Final accuracy: 0.48526522593320237


## A Little Analysis

- With a larger epsilon, I find that the addition of noise does not change the accuracy of the model at all
- The more I decrease the epsilon, the lower the accuracy gets. This is a good sign that the noise is successfully being added and that tradeoff is appearing of less accuracy with more noise.
- My clipping parameter is relatively small because I adjusted for the change in the size of data I was working with. My dataset is not small, but it it not as large as the adult set and does not require as much clipping.

## Alternative Methods

I wanted to try out some of the more advanced Differential Privacy methods as well and see how the model performs with those.

In [24]:
def gaussian_mech_RDP_vec(vec, sensitivity, alpha, epsilon):
    sigma = np.sqrt((sensitivity**2 * alpha) / (2 * epsilon))
    return [v + np.random.normal(loc=0, scale=sigma) for v in vec]

In [None]:
def noisy_gradient_descent_RDP(iterations, alpha, epsilon_bar):
    theta = np.array([0 for _ in range(len(training_features))]) #resets theta to zeros
    b = 20   #or b
    epsilon_i = epsilon_bar/iterations
    alpha_i = alpha/iterations

    for i in range(iterations):
        #gradient sum:
        # 1. computes the gradients for all of X_train
        # 2. clips them
        # 3. and sums them
        grad_sum  = gradient_sum(theta, X_train, y_train, b) 

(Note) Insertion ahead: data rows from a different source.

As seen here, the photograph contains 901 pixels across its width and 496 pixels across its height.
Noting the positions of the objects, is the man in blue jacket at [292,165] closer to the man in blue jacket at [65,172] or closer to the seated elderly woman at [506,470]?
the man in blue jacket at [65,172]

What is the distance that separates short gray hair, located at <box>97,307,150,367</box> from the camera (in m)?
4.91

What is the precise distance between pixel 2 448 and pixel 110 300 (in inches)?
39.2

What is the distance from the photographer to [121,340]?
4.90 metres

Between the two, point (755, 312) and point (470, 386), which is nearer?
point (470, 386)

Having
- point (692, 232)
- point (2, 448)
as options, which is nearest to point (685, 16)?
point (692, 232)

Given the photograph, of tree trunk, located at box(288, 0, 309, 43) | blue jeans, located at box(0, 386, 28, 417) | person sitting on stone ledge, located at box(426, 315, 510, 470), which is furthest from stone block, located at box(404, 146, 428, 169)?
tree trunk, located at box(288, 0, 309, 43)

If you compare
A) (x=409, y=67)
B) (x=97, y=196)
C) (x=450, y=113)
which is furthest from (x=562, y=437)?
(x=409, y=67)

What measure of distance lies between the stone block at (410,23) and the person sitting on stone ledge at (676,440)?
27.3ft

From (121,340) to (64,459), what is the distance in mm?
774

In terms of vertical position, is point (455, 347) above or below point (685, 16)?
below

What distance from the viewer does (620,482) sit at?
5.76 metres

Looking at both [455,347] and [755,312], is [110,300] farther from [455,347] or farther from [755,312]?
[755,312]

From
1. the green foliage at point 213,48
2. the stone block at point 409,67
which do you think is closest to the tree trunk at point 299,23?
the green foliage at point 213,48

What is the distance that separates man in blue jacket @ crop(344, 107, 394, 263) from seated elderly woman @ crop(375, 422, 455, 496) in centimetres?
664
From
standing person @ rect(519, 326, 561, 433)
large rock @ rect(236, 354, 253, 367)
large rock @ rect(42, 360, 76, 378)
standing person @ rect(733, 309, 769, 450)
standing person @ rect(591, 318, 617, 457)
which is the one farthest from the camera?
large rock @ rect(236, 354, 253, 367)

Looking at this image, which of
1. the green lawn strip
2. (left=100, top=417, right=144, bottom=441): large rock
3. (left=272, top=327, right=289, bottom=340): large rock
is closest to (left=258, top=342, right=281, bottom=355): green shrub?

        #now we add noise with renyi diff priv
        noisy_grad_sum = gaussian_mech_RDP_vec(grad_sum, sensitivity=b, alpha=alpha_i, epsilon=epsilon_i)

        noisy_grad = np.array(noisy_grad_sum)/len(X_train)
        theta = theta - noisy_grad
    return theta

theta = noisy_gradient_descent_RDP(10, 20, 0.000001)
print(theta)
print('Final accuracy:', accuracy(theta))

In [None]:
def gaussian_mech_zCDP_vec(vec, sensitivity, rho):
    sigma = np.sqrt((sensitivity**2) / (2 * rho))
    return [v + np.random.normal(loc=0, scale=sigma) for v in vec]

In [None]:
def noisy_gradient_descent_zCDP(iterations, rho):
    theta = np.array([0 for _ in range(len(training_features))]) #resets theta to zeros
    b = 20
    rho_i = rho/iterations

    for i in range(iterations):
        #gradient sum:
        # 1. computes the gradients for all of X_train
        # 2. clips them
        # 3. and sums them
        grad_sum  = gradient_sum(theta, X_train, y_train, b) 

        #now we add noise with renyi diff priv
        noisy_grad_sum = gaussian_mech_zCDP_vec(grad_sum, sensitivity=b, rho=rho_i)

        noisy_grad = np.array(noisy_grad_sum)/len(X_train)
        theta = theta - noisy_grad
    return theta

theta = noisy_gradient_descent_zCDP(10, 0.001)
print('Final accuracy:', accuracy(theta))

In [None]:
def noisy_gradient_descent_zCDP_ED(iterations, epsilon, delta):
    theta = np.array([0 for _ in range(len(training_features))]) #resets theta to zeros
    b = 20
    tolerance = 0.1 * epsilon
    
    #convert epsilon and delta to rho

    rho_low, rho_high = 0, 1  # initial bounds for rho
    while rho_high - rho_low > tolerance:
        rho_mid = (rho_high + rho_low) / 2
        # Calculate epsilon for this rho using zCDP to DP conversion formula
        calculated_epsilon = np.sqrt(2 * rho_mid * np.log(1 / delta)) + rho_mid
        if calculated_epsilon < epsilon:
            rho_low = rho_mid
        else:
            rho_high = rho_mid
    
    rho = (rho_high + rho_low) / 2
    rho_i = rho/iterations


    for i in range(iterations):
        #gradient sum:
        # 1. computes the gradients for all of X_train
        # 2. clips them
        # 3. and sums them
        grad_sum  = gradient_sum(theta, X_train, y_train, b) 

        #now we add noise with renyi diff priv
        noisy_grad_sum = gaussian_mech_zCDP_vec(grad_sum, sensitivity=b, rho=rho_i)

        noisy_grad = np.array(noisy_grad_sum)/len(X_train)
        theta = theta - noisy_grad
    return theta



theta = noisy_gradient_descent_zCDP_ED(10, .0001, 1e-5)
print('Final accuracy:', accuracy(theta))

# More Analysis

These methods basically all show similar solutions, but just test the same model out with a different differential privacy algorithms.

The model I have developed is not the most accurate. It seems to only be able to predict what income bracket a person is in a little less than 50% of the time.